By Patrick St Michel
Every few months, a Japanese music act starts trending on YouTube or gets attention from a Western media outlet. Save for very rare moments, these performers go under the microscope because they embody the persisting idea of ‘weird Japan’, of being so strange and foreign that they have to be seen.
It doesn’t matter if the songs they make are catchy, or if the groups involved have any sort of talent. From Babymetal to Pikotaro (the Pen-Pineapple-Apple-Pen guy), the fixation falls on how crazy and wacky it all is.
There are many issues raised by this attitude, but the biggest is how this mindset trickles down to all Japanese music. Maybe the zany tag feels OK attached to internet ephemera and J-Pop crossovers such as Kyary Pamyu Pamyu. But that idea, that bands and artists from Japan all fit that description, persists in the West. All non-English-language music faces hurdles to attention, but Japanese artists also have to deal with instantly being seen as ‘strange’.
They are playing at a disadvantage.
Ian Martin, a music writer and record label owner based out of Tokyo, has long been aware of this obstacle. ‘From the start, I felt it was important to write about Japanese music not as a weak imitation, nor as something alien and unknowable, but as artists in the same basic world and on equal terms with overseas bands’, he writes in Quit Your Band, his new book that offers a glance into the inner workings of the Japanese music ecosystem, alongside a little memoir.
Over the course of 242 pages, he covers a lot of ground – the history of Japanese rock, the challenges of playing gigs in Tokyo, AKB48 – but connecting it all together is a passion for the scene he finds himself part of, and a desire to celebrate the music emerging from it.
Well, a chunk of it. ‘This book is not a guide to Japanese music, nor would that even be possible in so slim a volume,’ Martin writes early on.

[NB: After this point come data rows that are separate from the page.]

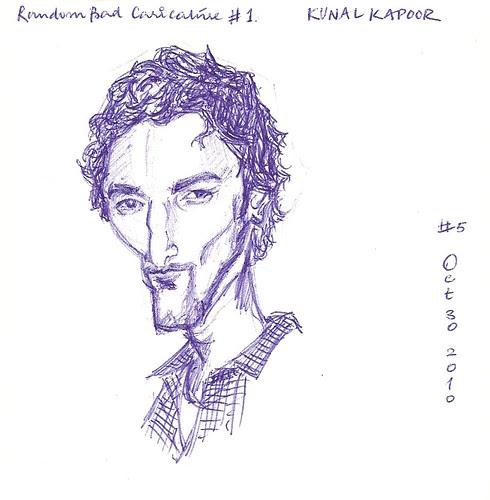 Random celebrity - Kunal Kapoor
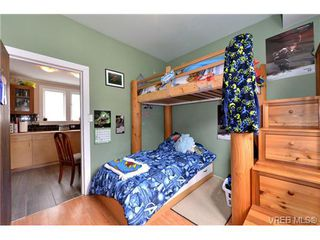 Photo 11: 1635 Kings Road in VICTORIA: Vi Oaklands Single Family Detached for sale (Victoria)  : MLS®# 366910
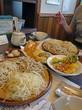 そば茶房 遊蕎@埼玉県日高市〜三種蕎麦と地場産野菜の天ぷら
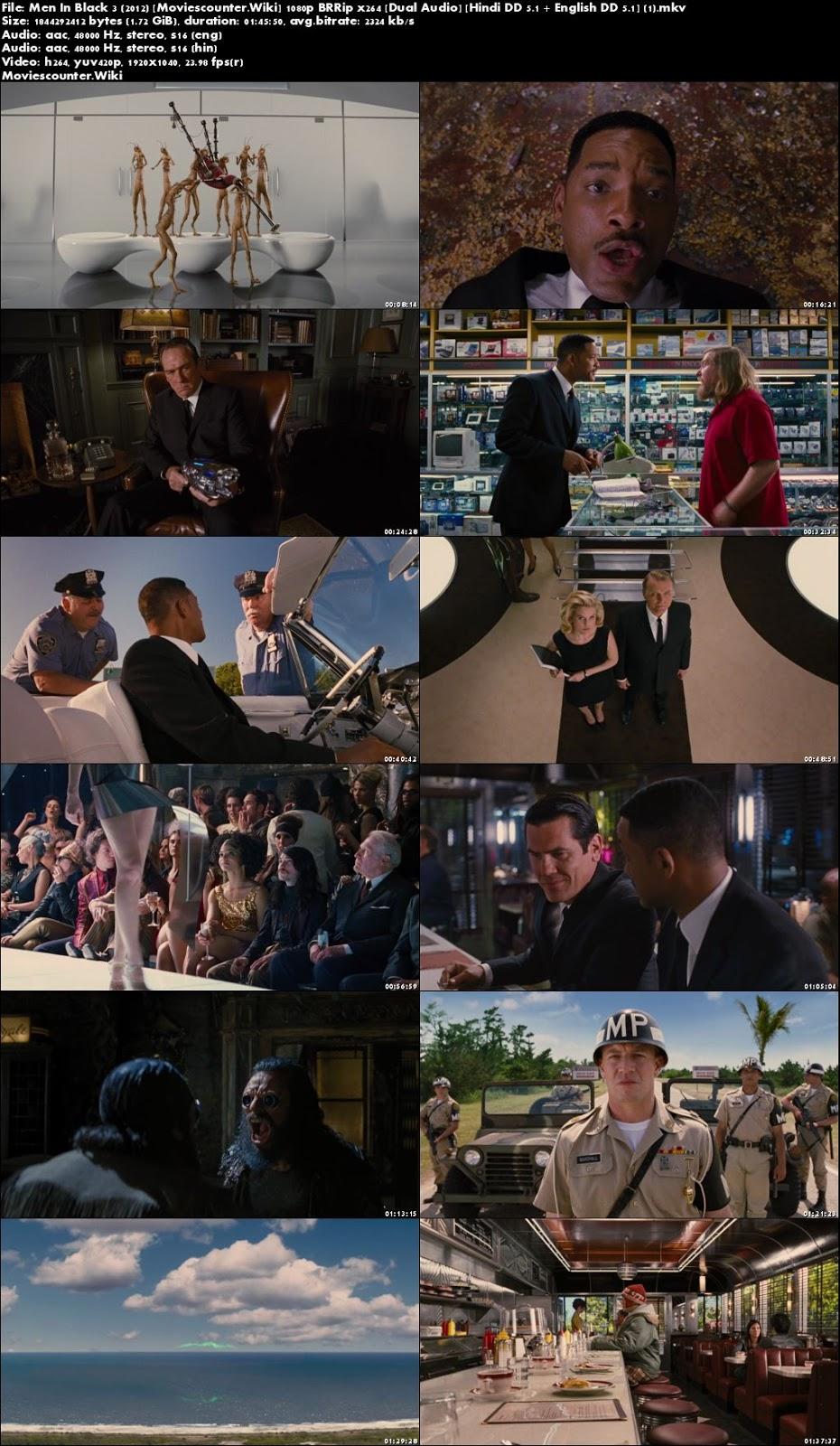 Screen Shots Men in Black 3 2012 Dual Audio HD 720p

This is a work coming from his perspective, based out of the Japanese underground and, particularly, the western Tokyo neighbourhood of Koenji (‘an intoxicating place’ which gets its own chapter here). Yet it is one of the better viewpoints you can ask for.
Since moving to Tokyo from England in 2001, Martin has become a columnist for The Japan Times (full disclosure: we both contribute to the paper, and I consider him a friend and an inspiration when it comes to writing about Japanese music) and launched the label Call And Response. He’s also organised all sorts of shows and gatherings around the capital. If one wants an intro to the Japanese music scene – especially its labyrinthian live scene – Martin is an ideal candidate.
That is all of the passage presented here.